Arts & Culture

Celebrating Eighty Years of Gone with the Wind

How Georgia will mark the film’s anniversary

On December 15, 1939, Gone with the Wind premiered in Atlanta. Eight decades later, it remains the top-grossing film of all time (adjusted for inflation), and it has prompted countless spoofs and discussions about perceptions of the old and new South. Here are a few ways fans will remember the film in Georgia this winter. 

Clark Gable and Vivien Leigh in Gone with the Wind.


Hattie McDaniel became the first African American actor to win an Oscar for her role as Mammy, but segregation barred her from the premiere. In an exhibition, Marietta’s Gone with the Wind Museum honors the film’s black cast members and displays an original script and costumes. Down the street, the Strand Theatre invites all to a screening of the film on December 14. Get there early for a prelude of the score played on the Mighty Allen Theatre Organ. 

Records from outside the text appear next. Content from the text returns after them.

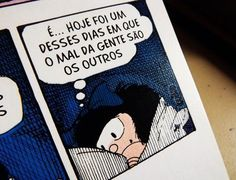 É... Hoje foi um desses dias em que o mal da gente são os outros. - Mafalda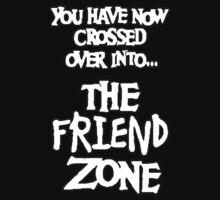 You Have Now Crossed Over Into The Friend Zone by GrimDork
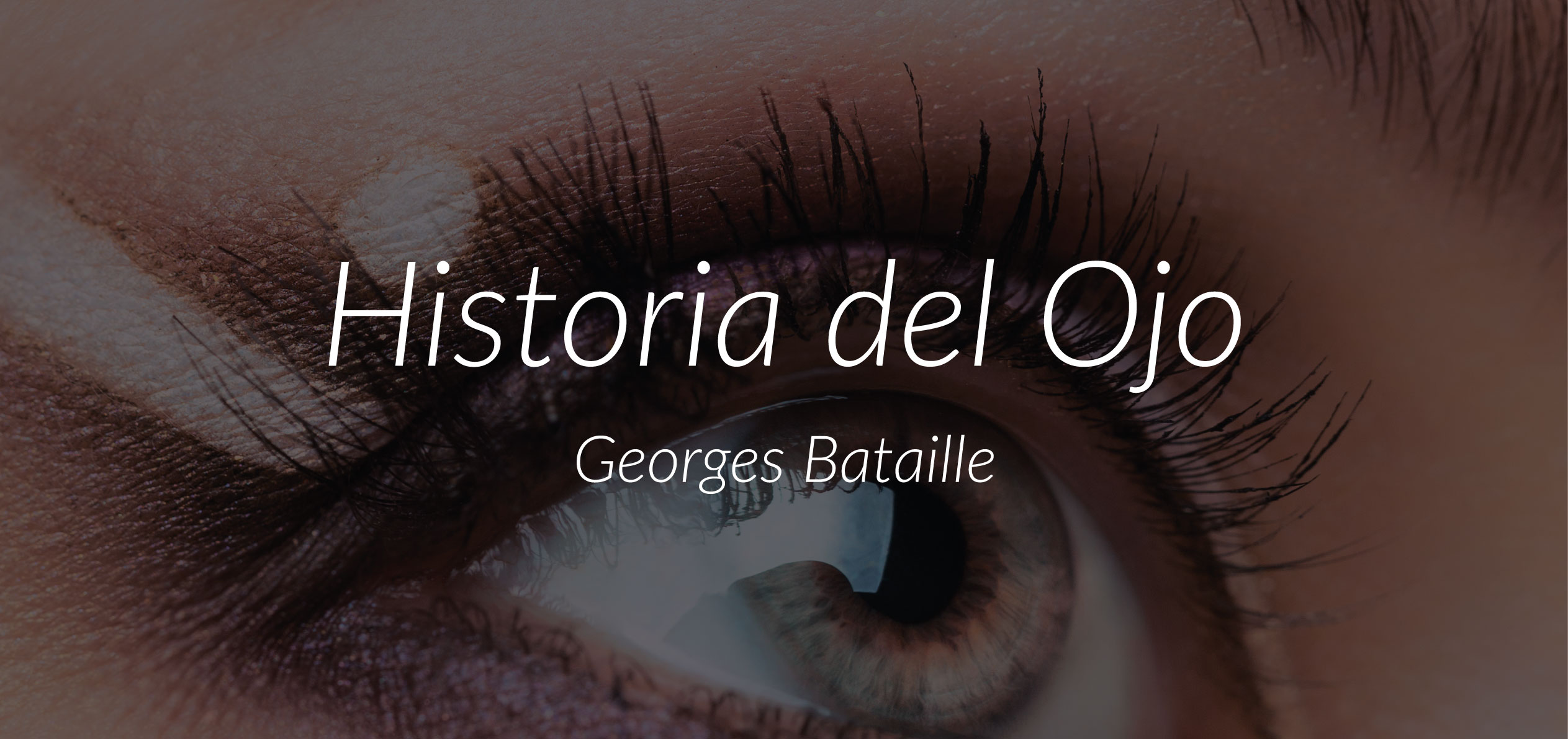 Historia del Ojo, de Georges Bataille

Vivian Leigh and Hattie McDaniel in Gone with the Wind.

By the Book 

The Margaret Mitchell House hosts Stars Fall on Atlanta, an exhibit about the premiere with movie posters, black-and-white photos, and historic context, in the same home where Mitchell wrote the novel on which the film is based. 

Surrounding Views 

In Atlanta for the premiere, Clark Gable visited the Cyclorama, a 360-degree painting depicting the Battle of Atlanta, a climactic event in the book and film. Over time, artists altered the Cyclorama to depict fictitious details—including a Confederate victory and a soldier bearing Gable’s face. Last February, the Atlanta History Center unveiled a restored, historically accurate mural. 

Clark Gable and Leigh in Gone with the Wind.